ABRUPTO

10.2.08


NÃO, NÃO ESTAMOS NOS NOSSOS MELHORES DIAS

Lá fora está um esplêndido dia de Inverno, com uma luz do Sol que faz brilhar todos os contrastes, todos os limites, separando cada coisa com uma clareza que só o frio permite. A noite anterior também estava assim, escura e nítida, e, sem a poluição luminosa que já de há muito nos impede de olhar o céu, podia-se ver como a máquina do mundo rodava perfeita, com Orion, a grande constelação do Inverno, presidindo. Mas a memória, a inimiga das veleidades da novidade, lembra-me um ditado que aprendi na escola primária do salazarismo: "Em Janeiro, se vires verdejar põe-te a chorar, se vires terrear, põe-te a cantar." E verdeja já um pouco por todo o lado, e as andorinhas já começam a voltar, e percebe-se que falta pouco para as árvores se convencerem de que estão na Primavera. Pensando bem, devia levar as andorinhas a ver o filme do Al Gore para as convencer de que não são as aparências do tempo que contam, desreguladas que estão pelos sinistros neoliberais que querem aquecer a tampa do mundo, mas sim as realidades do calendário. E que ainda é Inverno, ainda é Inverno. Não, não estamos nos nossos melhores dias... Não eu, que estou bem e recomendo-me, mas eles, lá fora, as andorinhas, Portugal, o mundo.
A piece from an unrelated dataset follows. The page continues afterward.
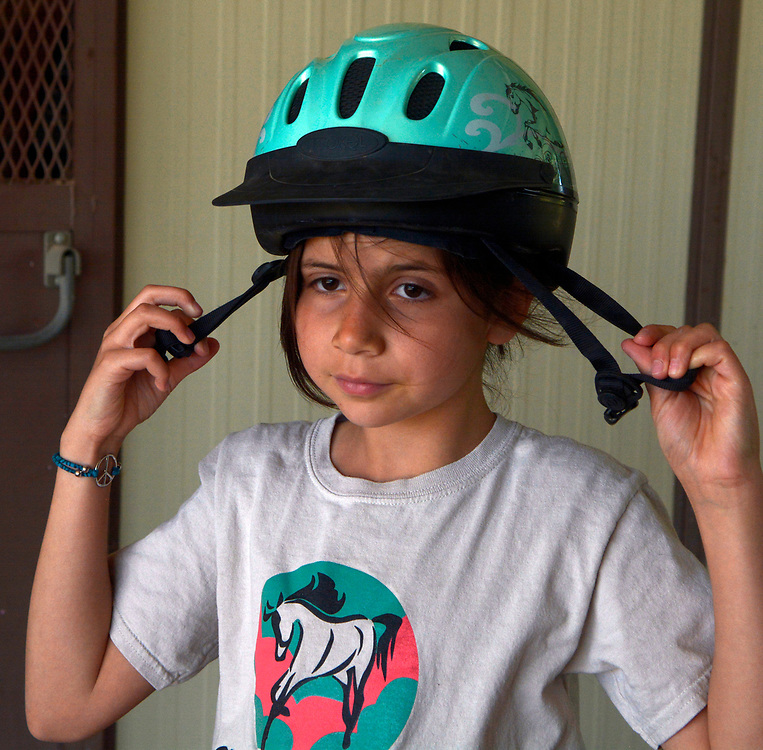 "gbs050717y/LIVING -- Esmeralda  ""Esme""  Marquez-Chavez, 9, of Albuquerque, puts on her helmet before  horse vaulting  practice.(Greg Sorber/Albuquerque Journal)"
A colheita dos últimos dias "verdeja" à superfície de coisas um pouco sinistras: o processo de Isaltino de Morais voltou quase à estaca zero, mais uma vez, ao fim de não sei quantos anos, e não acontece nada. Vários crimes de que era acusada Fátima Felgueiras prescreveram entre os passeios pelo Brasil, as mudanças de visual e as peregrinações a Fátima dos felgueirenses, patrocinadas pela "Fatinha". E não acontece nada. O Ministério Público arquivou o processo de agressões ao vereador de Gondomar, continua a não se saber quem o agrediu, mas isso não deve ter importância, porque não acontece nada. Cravinho faz uma crítica duríssima aos seus colegas de bancada por sabotarem qualquer legislação contra a corrupção. E não acontece nada. De passagem, o mesmo Cravinho põe em causa com todas as letras o comportamento do LNEC, a quem acusa de ter moldado as conclusões às vontades do poder político, falsificando o seu relatório sobre o aeroporto por omissão de despesas. E não acontece nada. O bastonário da Ordem dos Advogados falou alto de mais e obrigou a mais uma ronda de lip service sobre a corrupção dos ricos e poderosos, que muito provavelmente vai dar origem a mais uma... Comissão. E não acontece nada. O mesmo bastonário acrescentou um caso muito interessante de como se ganha dinheiro em Portugal, o prédio vendido de manhã pelo Estado aos privados e vendido à tarde pelos privados a outros privados com mais cinco milhões em cima e, pelo meio, consultores e assessores do PS e do PSD. E não acontece nada. O Público mostrou a obra arquitectónica do engenheiro Sócrates, (vale a pena este vídeo) por coincidência toda no distrito da Guarda, apesar de ele ser funcionário da Câmara da Covilhã e dirigente partidário do distrito de Castelo Branco. E não acontece nada. Depois, há o ciclo do governo PSD/PP com os seus sobreiros, submarinos e um casino dado numa noite de despachos que adormeceu ainda com o governo Santana Lopes/Portas e acordou com o governo do engenheiro Sócrates, porque era o dia do fim dos tempos, o Gotterdamerung da coligação despedida por Sampaio e por milhões de portugueses. E não acontece nada. Do lado do "dar" está o Estado, do lado do "receber" está a Estoril-Sol, os Espírito Santo, a Lusoponte, o Futebol Clube Felgueiras, etc., etc. Não, não estamos nos nossos melhores dias...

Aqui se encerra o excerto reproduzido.